**Given passage:**
===============
MDEXP-168 Investigate maximum file size for the exported records
In the current implementation, all records are exported in one file. This page is to document the technical limitations of this approach.
- Should there be a limit set on the number of records one file can contain?
I tested the mod-data-export on generating a 20Gb binary file. I tested it on the localhost using snapshot-backend-core and even 20GB file doesn't breakdown the module.
The duration of exporting 1m srs records takes 01h 01m 40s, tested on bugfest-goldenrod.
To answer the question "to limit file size or not" we need to know how frequent users will run the export, and what data volumes they will generate. Maybe at this moment, it's enough to do not limit at all, just update CleanupFileStorageService to clean the file system much more frequently
2. If yes, how we can determine the number?
The proportion is 10 million SRS records take ~ 20Gb file, so 1 million records take ~ 2Gb file. We can use this proportion to determine the file size when need to stop writing to the file and create a new one.
===============
**Work instructions:**
a) Give every identifier in the export file size page that contains a hyphen.
b) According to the export file size page, how long did exporting 1 million SRS records take?
c) Extend the export file size page with one more paragraph that picks up after its last sentence.

**Collected data:**
===============
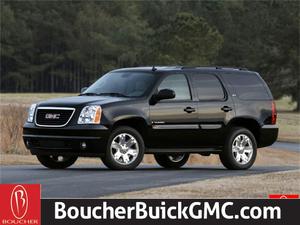  GMC Yukon SLT in Waukesha, WI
===============
**Response list:**
a) MDEXP-168, mod-data-export, snapshot-backend-core, bugfest-goldenrod

b) It took 01h 01m 40s, tested on bugfest-goldenrod.

c)
This setting can be on the Settings page so the user can decide the minimum size of the one file
3. What would be the impact of having multiple files generated to make them accessible to the user and how it would impact UI?
In case when UI needs to show all the links in a particular job, this would lead to different height size of the job on UI
Alternative approach: Do not provide multiple links, just provide a link to the entire bucket containing all marc files
4. Need to create more stories:
- story to check how many jobs can run in parallel and do not break SRS/Inventory by intensive data consumption, need to get system requirement (discussed with Taras Spashchenko)
- story to implement the idea to export records in multiple files
- story to check how much memory the module needs to get generated at least 1 average-size file, need to get system requirement (discussed with Taras Spashchenko)